# Tasks to complete:
1. In the passage about Ewa's rural education program below, shorten the paragraph beginning "In summary, then" into a brief list that keeps its main facts.
2. Change "newsletter" to "bulletin" in the passage about Ewa's rural education program. Give the text between "Approximately 2000 children" and "places as well.", inclusive.
3. Carry the passage about Ewa's rural education program further, continuing from where it stops.

# Extract provided:

= = = =

The small farmers, meanwhile, are trained in pedagogical techniques by Ewa herself and her team of volunteers. And the farmers are invariably receptive: in moving from a position of exclusive farming to becoming teachers and directors of their own educational mini-centers, they themselves become better educated, and their sources of income proliferate.

Next, Ewa funnels the funds she receives from urban schools and other sources to the modernization of rural education. This is a vital component of her plan: rural schools need money to develop language programs and computer skills programs that will allow rural children to become competitive in the job market. Without such skills, rural children are denied the opportunities available to urban children, and of all the disparities between rural and urban, this is perhaps the most unjust.

In summary, then, Ewa's project achieves three discrete but related goods: (1) urban children experience rural life, begin to challenge prevailing stereotypes of rural culture, learn about organic farming and more broadly about conservation; (2) rural children get improved education that allows them to be competitive in entering the job market; and (3) rural communities benefit from the attention (and buying power) of the urban population.

Approximately 2000 children participated in Ewa's program last year and came from most major cities in Poland. These exchanges are also international in scope, with school groups arriving from Scandinavia and potentially also the Baltic States. Ewa's calendar is booked until September 1999. Before 2001, Ewa wants to train 10-15 new organic farms, and to spread her program to all Poland, with links to other CEE countries.

To promote her program, Ewa produces a newsletter in called "News from Wistula." Local residents contribute articles, stories, recipes, poems around the theme of education and organic farming, and Ewa produces it on her computer. This is not only locally distributed, but is sold in Warsaw and distributed to Poznan and other places as well.

= = = =

# Study material:
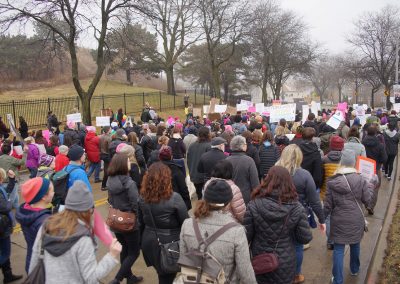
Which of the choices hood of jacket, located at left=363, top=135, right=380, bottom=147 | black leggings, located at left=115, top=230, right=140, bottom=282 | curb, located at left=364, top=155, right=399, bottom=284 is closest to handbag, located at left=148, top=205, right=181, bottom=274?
black leggings, located at left=115, top=230, right=140, bottom=282

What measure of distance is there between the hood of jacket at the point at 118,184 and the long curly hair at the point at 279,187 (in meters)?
1.78

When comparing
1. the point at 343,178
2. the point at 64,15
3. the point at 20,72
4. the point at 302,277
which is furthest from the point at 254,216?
the point at 20,72

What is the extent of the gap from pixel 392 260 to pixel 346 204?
74.1 inches

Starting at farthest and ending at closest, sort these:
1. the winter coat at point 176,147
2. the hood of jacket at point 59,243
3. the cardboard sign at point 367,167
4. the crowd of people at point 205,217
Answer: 1. the winter coat at point 176,147
2. the cardboard sign at point 367,167
3. the crowd of people at point 205,217
4. the hood of jacket at point 59,243

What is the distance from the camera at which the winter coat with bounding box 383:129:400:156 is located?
1047 cm

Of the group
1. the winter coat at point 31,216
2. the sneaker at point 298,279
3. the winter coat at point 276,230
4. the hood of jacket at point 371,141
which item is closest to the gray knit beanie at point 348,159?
the winter coat at point 276,230

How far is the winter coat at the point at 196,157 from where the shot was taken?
24.0 feet

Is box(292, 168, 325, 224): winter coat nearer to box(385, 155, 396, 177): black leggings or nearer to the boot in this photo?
the boot

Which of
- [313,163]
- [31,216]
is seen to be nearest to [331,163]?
[313,163]

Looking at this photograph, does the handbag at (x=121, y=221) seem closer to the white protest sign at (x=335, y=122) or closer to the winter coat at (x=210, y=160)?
the winter coat at (x=210, y=160)

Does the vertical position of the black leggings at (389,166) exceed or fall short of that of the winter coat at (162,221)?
it falls short

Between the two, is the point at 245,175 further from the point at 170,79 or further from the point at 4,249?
the point at 170,79

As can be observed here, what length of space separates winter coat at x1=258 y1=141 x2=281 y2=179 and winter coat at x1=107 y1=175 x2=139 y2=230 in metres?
3.30

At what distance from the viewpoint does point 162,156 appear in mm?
5492
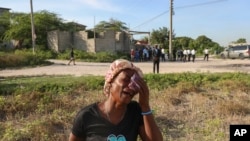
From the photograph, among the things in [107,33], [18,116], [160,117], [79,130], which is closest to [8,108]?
[18,116]

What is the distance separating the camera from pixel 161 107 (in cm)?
892

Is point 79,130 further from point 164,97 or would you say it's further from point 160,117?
point 164,97

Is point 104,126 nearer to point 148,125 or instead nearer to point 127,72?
point 148,125

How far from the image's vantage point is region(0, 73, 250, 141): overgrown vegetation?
6809 millimetres

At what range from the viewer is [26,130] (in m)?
6.55

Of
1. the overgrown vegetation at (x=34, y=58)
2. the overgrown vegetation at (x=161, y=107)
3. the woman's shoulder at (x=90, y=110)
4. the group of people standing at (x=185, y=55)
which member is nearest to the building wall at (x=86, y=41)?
the overgrown vegetation at (x=34, y=58)

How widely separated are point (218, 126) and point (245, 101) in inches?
114

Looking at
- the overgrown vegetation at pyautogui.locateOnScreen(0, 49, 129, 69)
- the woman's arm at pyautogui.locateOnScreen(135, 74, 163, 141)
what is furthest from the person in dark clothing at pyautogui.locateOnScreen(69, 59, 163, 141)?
the overgrown vegetation at pyautogui.locateOnScreen(0, 49, 129, 69)

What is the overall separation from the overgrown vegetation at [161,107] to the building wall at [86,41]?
2769cm

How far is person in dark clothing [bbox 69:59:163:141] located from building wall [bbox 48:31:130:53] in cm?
3704

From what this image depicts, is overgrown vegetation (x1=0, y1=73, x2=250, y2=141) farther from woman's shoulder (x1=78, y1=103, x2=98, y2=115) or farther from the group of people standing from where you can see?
the group of people standing

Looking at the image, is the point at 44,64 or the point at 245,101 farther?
the point at 44,64

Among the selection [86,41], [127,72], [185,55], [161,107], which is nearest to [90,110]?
[127,72]

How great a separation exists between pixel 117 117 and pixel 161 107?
638cm
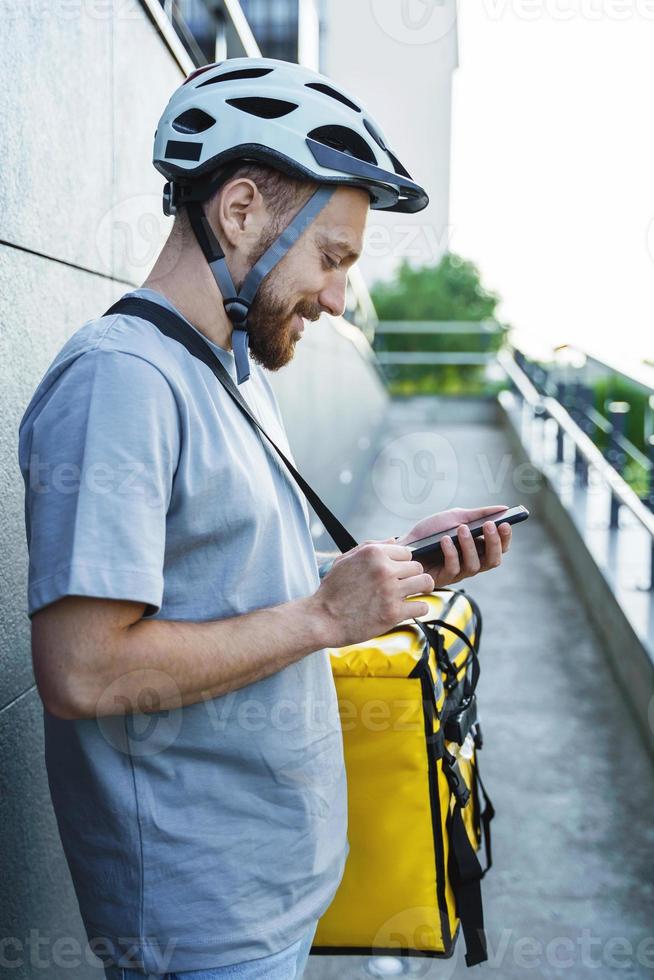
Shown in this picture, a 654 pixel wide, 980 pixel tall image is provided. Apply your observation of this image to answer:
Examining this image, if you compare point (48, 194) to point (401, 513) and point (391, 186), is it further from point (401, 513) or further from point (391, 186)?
point (401, 513)

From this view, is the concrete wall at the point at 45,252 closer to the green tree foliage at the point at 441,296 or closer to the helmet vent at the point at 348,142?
the helmet vent at the point at 348,142

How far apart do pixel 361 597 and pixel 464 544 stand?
1.41ft

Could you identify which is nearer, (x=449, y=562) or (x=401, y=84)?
(x=449, y=562)

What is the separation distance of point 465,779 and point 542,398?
8.02 metres

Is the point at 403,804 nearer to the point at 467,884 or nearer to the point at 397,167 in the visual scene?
the point at 467,884

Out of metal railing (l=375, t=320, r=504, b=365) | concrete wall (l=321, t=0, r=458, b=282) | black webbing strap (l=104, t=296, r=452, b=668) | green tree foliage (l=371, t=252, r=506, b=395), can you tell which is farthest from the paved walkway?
green tree foliage (l=371, t=252, r=506, b=395)

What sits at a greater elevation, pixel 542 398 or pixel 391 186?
pixel 391 186

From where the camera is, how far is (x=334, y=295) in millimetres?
1599

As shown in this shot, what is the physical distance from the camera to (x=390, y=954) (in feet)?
5.98

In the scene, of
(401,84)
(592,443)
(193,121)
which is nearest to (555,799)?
(193,121)

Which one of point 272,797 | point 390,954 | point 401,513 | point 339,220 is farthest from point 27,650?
point 401,513

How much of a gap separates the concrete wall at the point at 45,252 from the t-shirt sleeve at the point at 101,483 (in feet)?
2.25
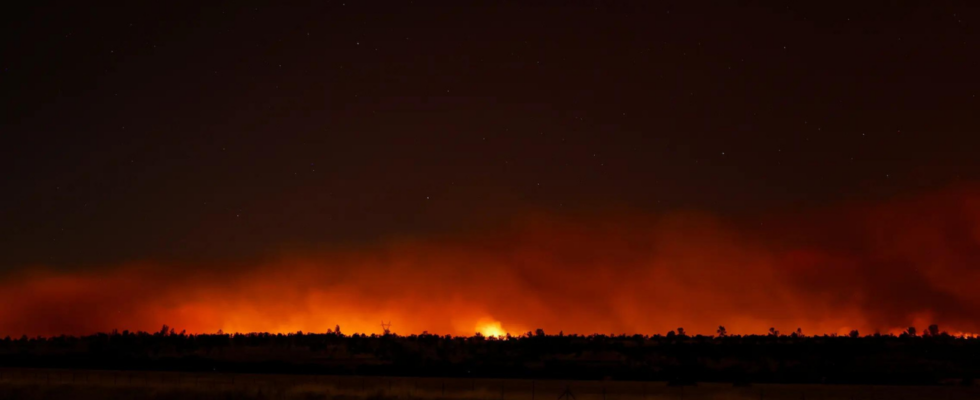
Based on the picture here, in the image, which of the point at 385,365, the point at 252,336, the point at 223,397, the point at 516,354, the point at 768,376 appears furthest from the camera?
the point at 252,336

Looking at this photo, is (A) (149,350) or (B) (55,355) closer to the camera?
(B) (55,355)

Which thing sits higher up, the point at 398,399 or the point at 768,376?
the point at 768,376

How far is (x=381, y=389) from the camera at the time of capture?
201 feet

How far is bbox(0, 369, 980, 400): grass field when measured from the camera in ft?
193

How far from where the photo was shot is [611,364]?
322ft

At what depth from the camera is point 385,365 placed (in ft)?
312

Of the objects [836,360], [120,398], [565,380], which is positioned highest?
[836,360]

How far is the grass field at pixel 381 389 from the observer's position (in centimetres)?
5881

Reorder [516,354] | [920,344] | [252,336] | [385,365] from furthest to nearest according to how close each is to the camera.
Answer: [252,336] < [920,344] < [516,354] < [385,365]

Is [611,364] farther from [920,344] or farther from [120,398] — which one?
[120,398]

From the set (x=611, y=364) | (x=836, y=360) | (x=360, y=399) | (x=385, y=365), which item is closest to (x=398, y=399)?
(x=360, y=399)

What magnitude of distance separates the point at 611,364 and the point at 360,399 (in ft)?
152

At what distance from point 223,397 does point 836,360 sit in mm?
68462

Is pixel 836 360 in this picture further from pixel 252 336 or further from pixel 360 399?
pixel 252 336
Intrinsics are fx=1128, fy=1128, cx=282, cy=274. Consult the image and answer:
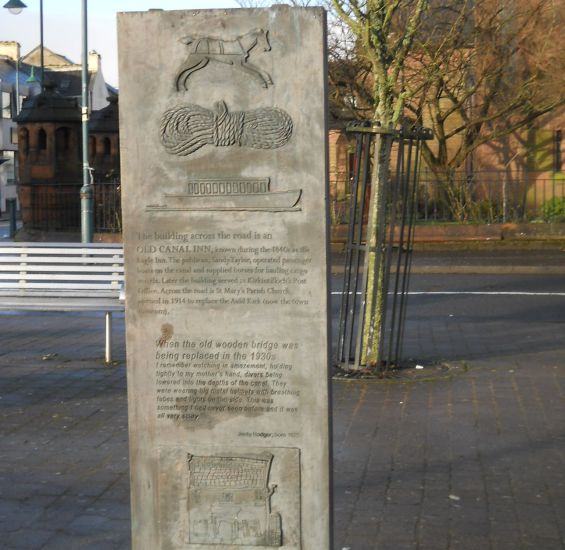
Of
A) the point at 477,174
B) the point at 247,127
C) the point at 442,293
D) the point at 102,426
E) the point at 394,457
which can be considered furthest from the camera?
the point at 477,174

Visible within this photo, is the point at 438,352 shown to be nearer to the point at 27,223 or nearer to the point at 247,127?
the point at 247,127

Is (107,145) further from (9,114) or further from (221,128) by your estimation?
(9,114)

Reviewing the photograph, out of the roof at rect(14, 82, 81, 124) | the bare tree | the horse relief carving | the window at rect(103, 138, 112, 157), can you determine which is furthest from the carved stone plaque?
the roof at rect(14, 82, 81, 124)

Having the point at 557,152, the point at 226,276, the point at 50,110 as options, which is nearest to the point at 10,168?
the point at 50,110

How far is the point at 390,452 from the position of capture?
7.15 metres

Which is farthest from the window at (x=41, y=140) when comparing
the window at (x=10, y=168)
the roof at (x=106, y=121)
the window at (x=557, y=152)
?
the window at (x=10, y=168)

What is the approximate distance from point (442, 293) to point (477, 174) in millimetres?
10500

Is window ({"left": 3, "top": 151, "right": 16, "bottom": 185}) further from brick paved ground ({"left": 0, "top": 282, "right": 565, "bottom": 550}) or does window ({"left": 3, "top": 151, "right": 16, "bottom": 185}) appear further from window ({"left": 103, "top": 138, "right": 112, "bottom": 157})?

= = = =

# Responses per task:
1.
Ewa's project achieves three related goods:
- Urban children experience rural life, begin to challenge stereotypes of rural culture, and learn about organic farming and conservation.
- Rural children get improved education that lets them compete in the job market.
- Rural communities benefit from the attention and buying power of the urban population.

2.
Approximately 2000 children participated in Ewa's program last year and came from most major cities in Poland. These exchanges are also international in scope, with school groups arriving from Scandinavia and potentially also the Baltic States. Ewa's calendar is booked until September 1999. Before 2001, Ewa wants to train 10-15 new organic farms, and to spread her program to all Poland, with links to other CEE countries.

To promote her program, Ewa produces a bulletin in called "News from Wistula." Local residents contribute articles, stories, recipes, poems around the theme of education and organic farming, and Ewa produces it on her computer. This is not only locally distributed, but is sold in Warsaw and distributed to Poznan and other places as well.

3.
Ewa is also writing and publishing a textbook to show other Polish villages how they can combine education with organic farming. The book will be sold to 5,000-10,000 schools and distributed through a network of environmental instructors which Ewa has begun to consolidate. Workshops will follow up the book sale to promote organic farming and sustainability. Furthermore, she had authored several textbooks for children, ages 4-6, and 7-10, which are widely used in urban and rural schools. These take a multi-disciplinary approach and are combined with workshops for teachers on how to use the books.

The Person

Ewa has always embodied the spirit of entrepreneurship. During the food shortage caused by Martial Law, her popular television program promoted the development of home sprouting techniques involving nutritional, cheap and fast-growing alfalfa, wheat, and other sprouts. Ewa studied anthropology and focused on the evolution of diet, which promoted a movement towards healthier diets in Poland. To popularize her approach, she took over a well-known Warsaw restaurant for a week and with a friend converted the kitchen and menu into an organic feast. In this one week, the restaurant turned a profit like never before. But her best-known and most successful national campaign was to promote women-centered childbirth and breast-feeding in the early 90s. She is still considered an expert and national leader in the field.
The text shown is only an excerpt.